Segment Open

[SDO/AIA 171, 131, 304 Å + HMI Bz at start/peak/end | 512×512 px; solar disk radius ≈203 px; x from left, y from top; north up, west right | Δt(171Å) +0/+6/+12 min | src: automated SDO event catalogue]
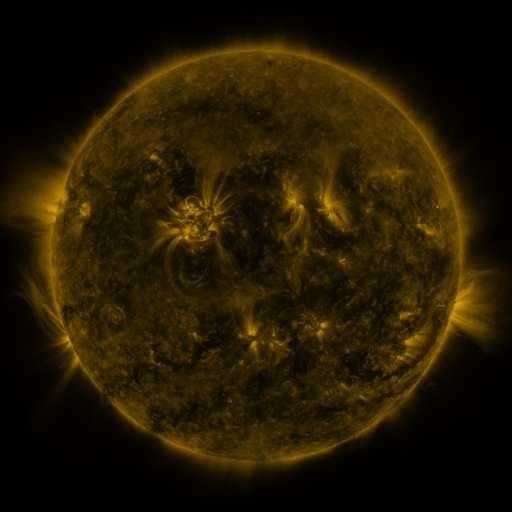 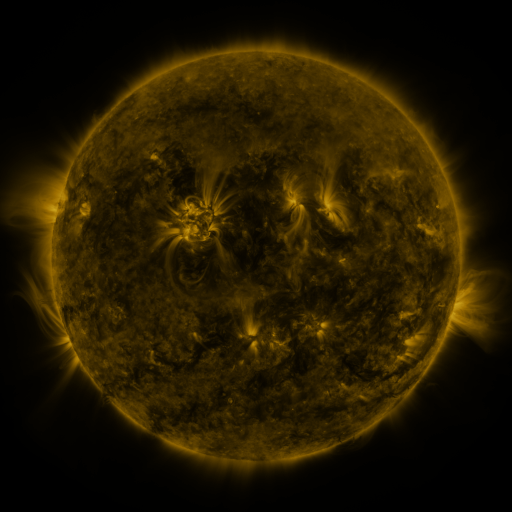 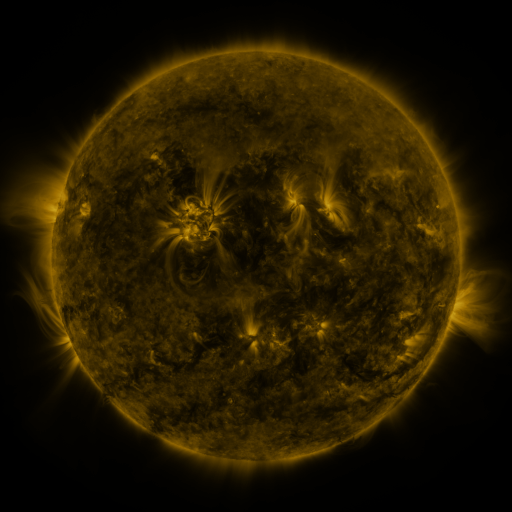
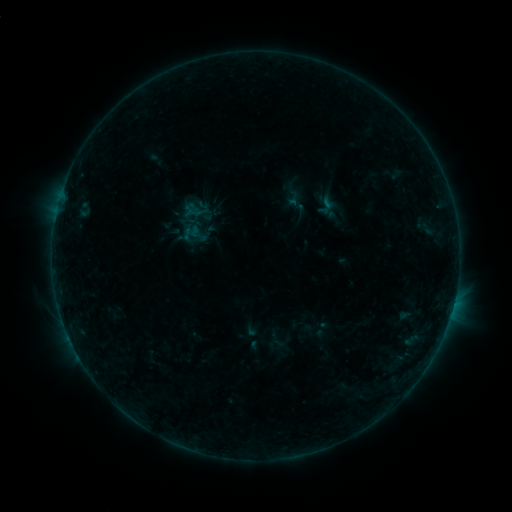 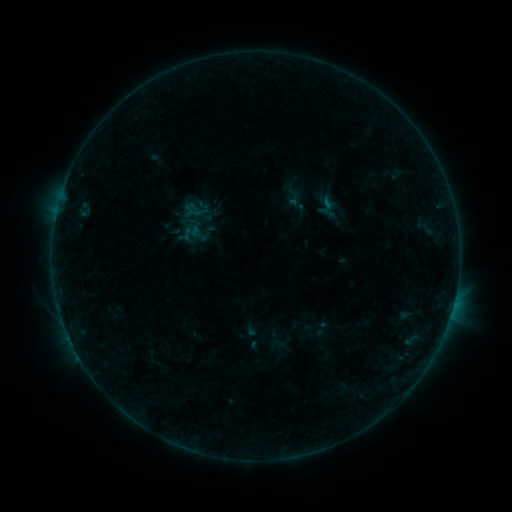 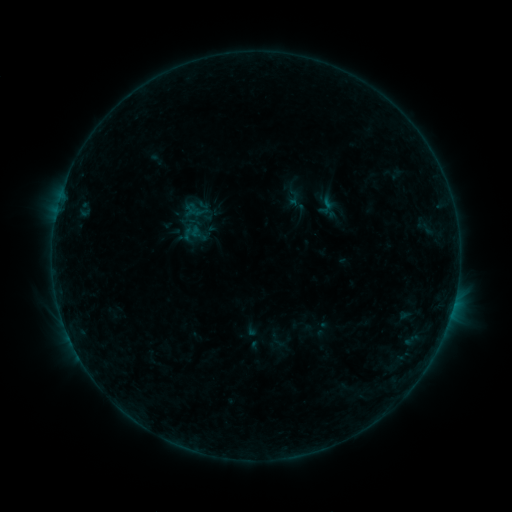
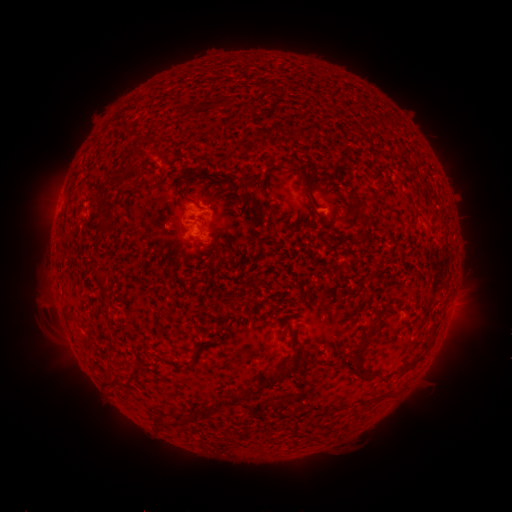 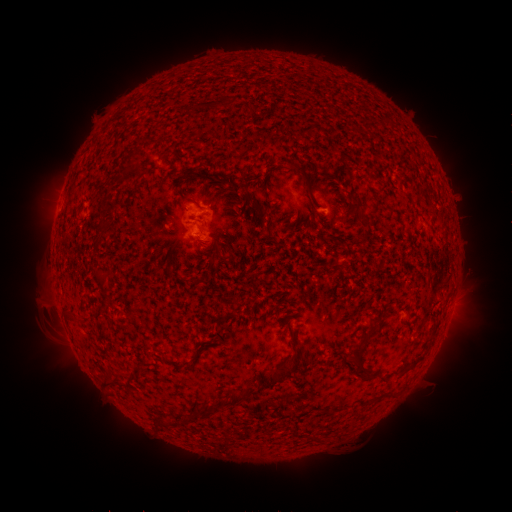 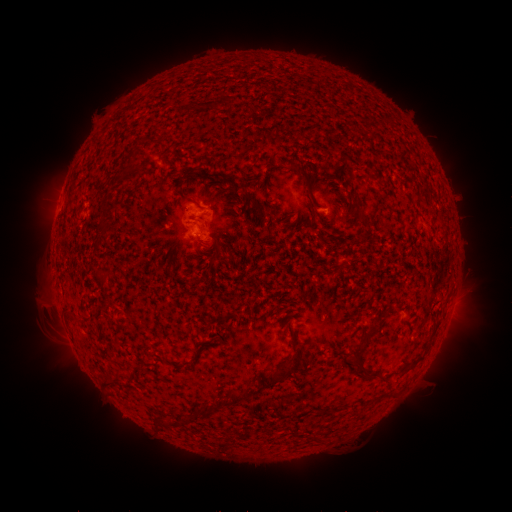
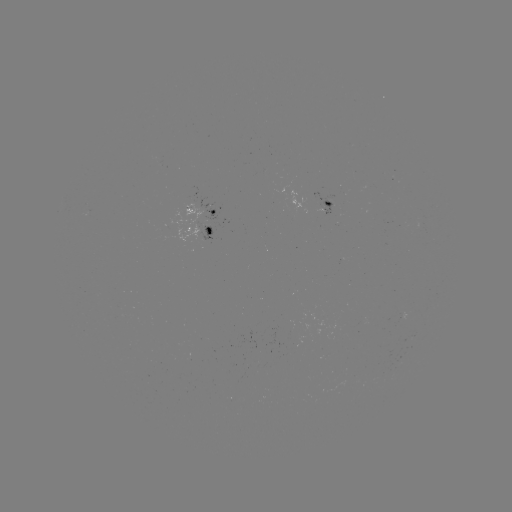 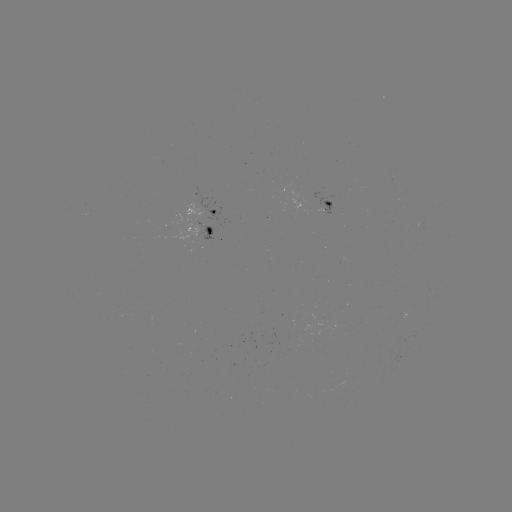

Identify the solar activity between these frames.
no classed flare was catalogued and no EUV brightening was flagged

Segment Closed

**Goal of the exercise**.
The preceding listing must be repeated exactly, with all images dropped.

**Answer**.
[SDO/AIA 171, 131, 304 Å + HMI Bz at start/peak/end | 512×512 px; solar disk radius ≈203 px; x from left, y from top; north up, west right | Δt(171Å) +0/+6/+12 min | src: automated SDO event catalogue]

Identify the solar activity between these frames.
no classed flare was catalogued and no EUV brightening was flagged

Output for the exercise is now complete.